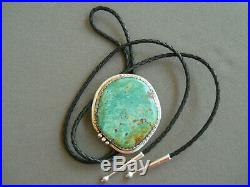 Large Native American Indian Green Turquoise Sterling Silver Bolo Tie Signed J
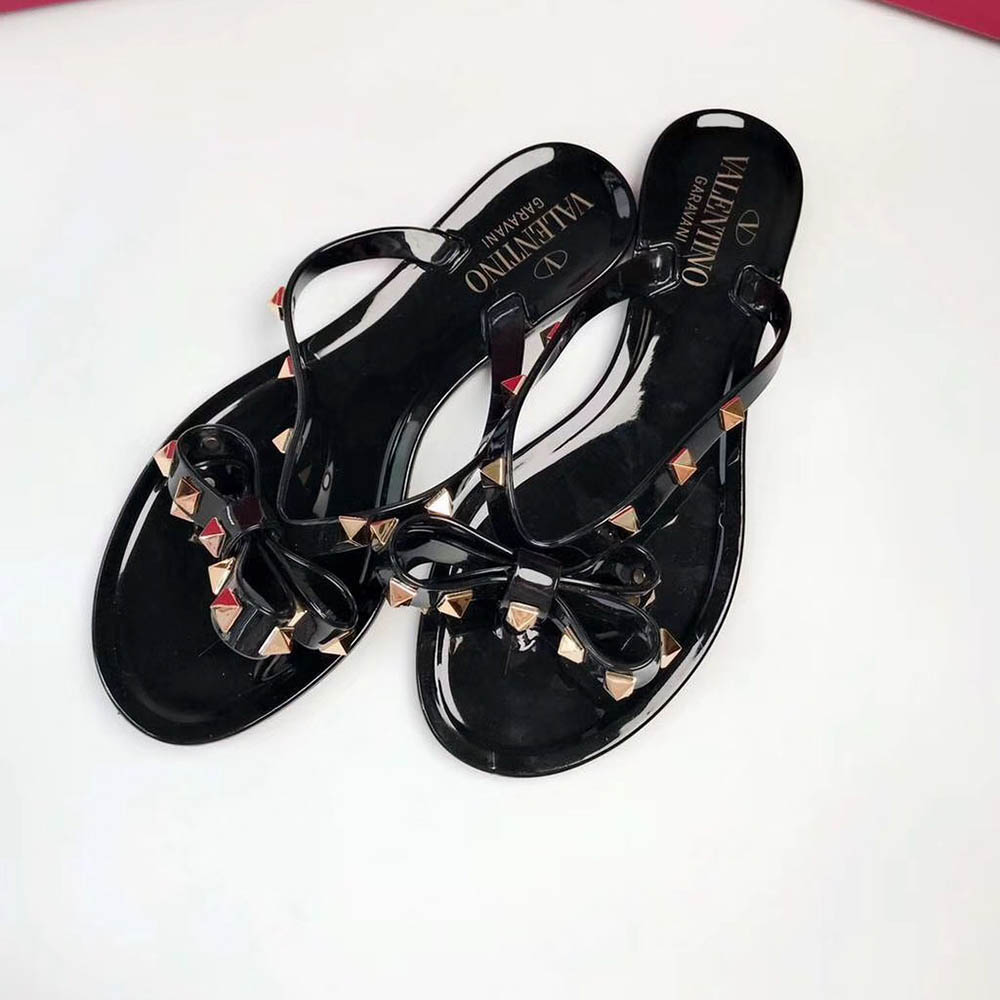 Valentino Garavani Rockstud PVC Flip Flop(Black) - PerfectKickZ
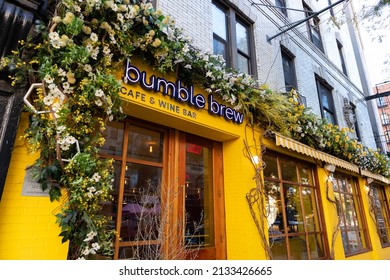 New York, New York USA - November 5 2021: Bumble Brew Cafe And Wine Bar Exterior In Nolita Of New York City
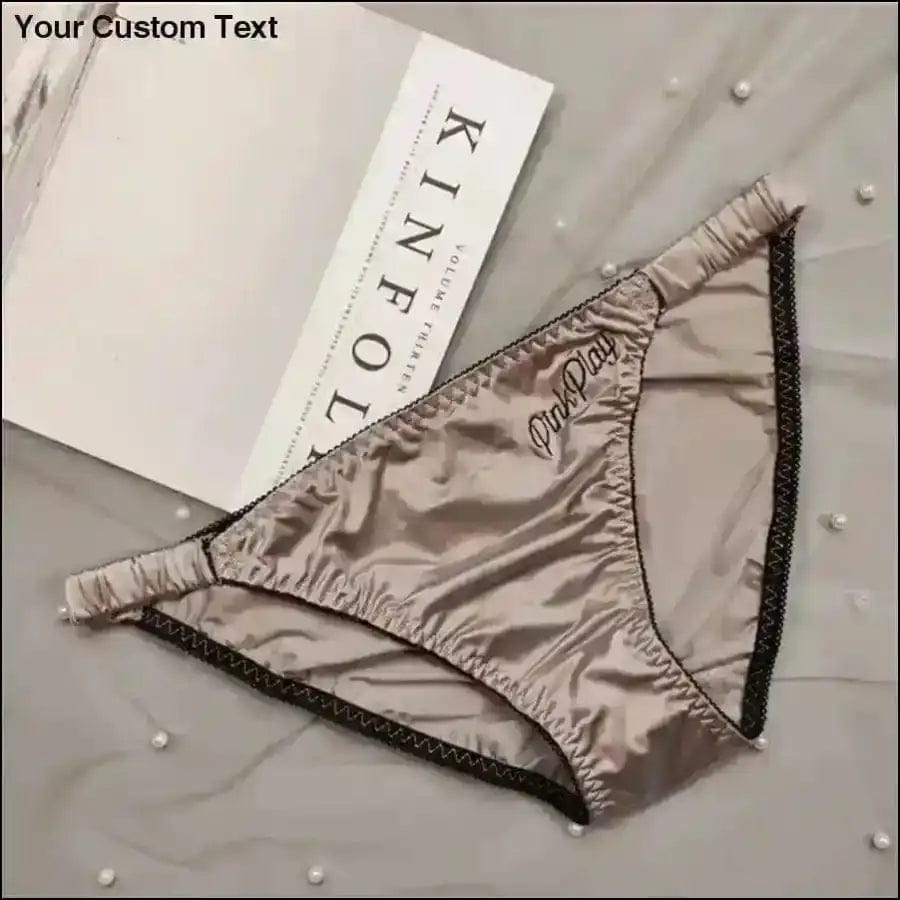 ’Pink Play’ Satin Lined Panties Underwear - beige / M -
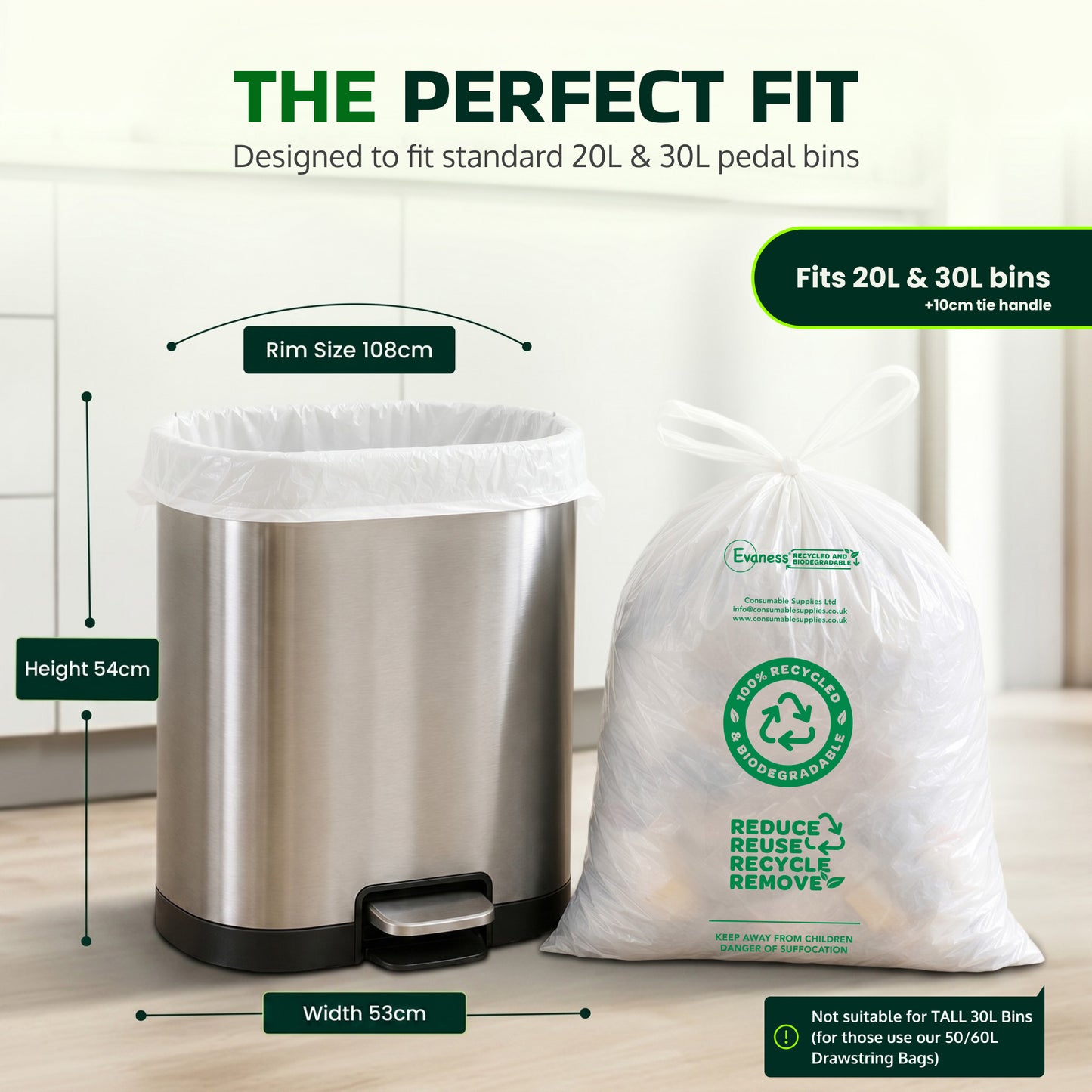 Evaness Biodegradable Tie Handle Pedal Bin Liners 20L/30L – 60 Bags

- [YOUR OBJECTIVE]
Give back the material exactly as written, images excluded.

- [RESPONSE AREA]
 Large Native American Indian Green Turquoise Sterling Silver Bolo Tie Signed J
 Valentino Garavani Rockstud PVC Flip Flop(Black) - PerfectKickZ
 New York, New York USA - November 5 2021: Bumble Brew Cafe And Wine Bar Exterior In Nolita Of New York City
 ’Pink Play’ Satin Lined Panties Underwear - beige / M -
 Evaness Biodegradable Tie Handle Pedal Bin Liners 20L/30L – 60 Bags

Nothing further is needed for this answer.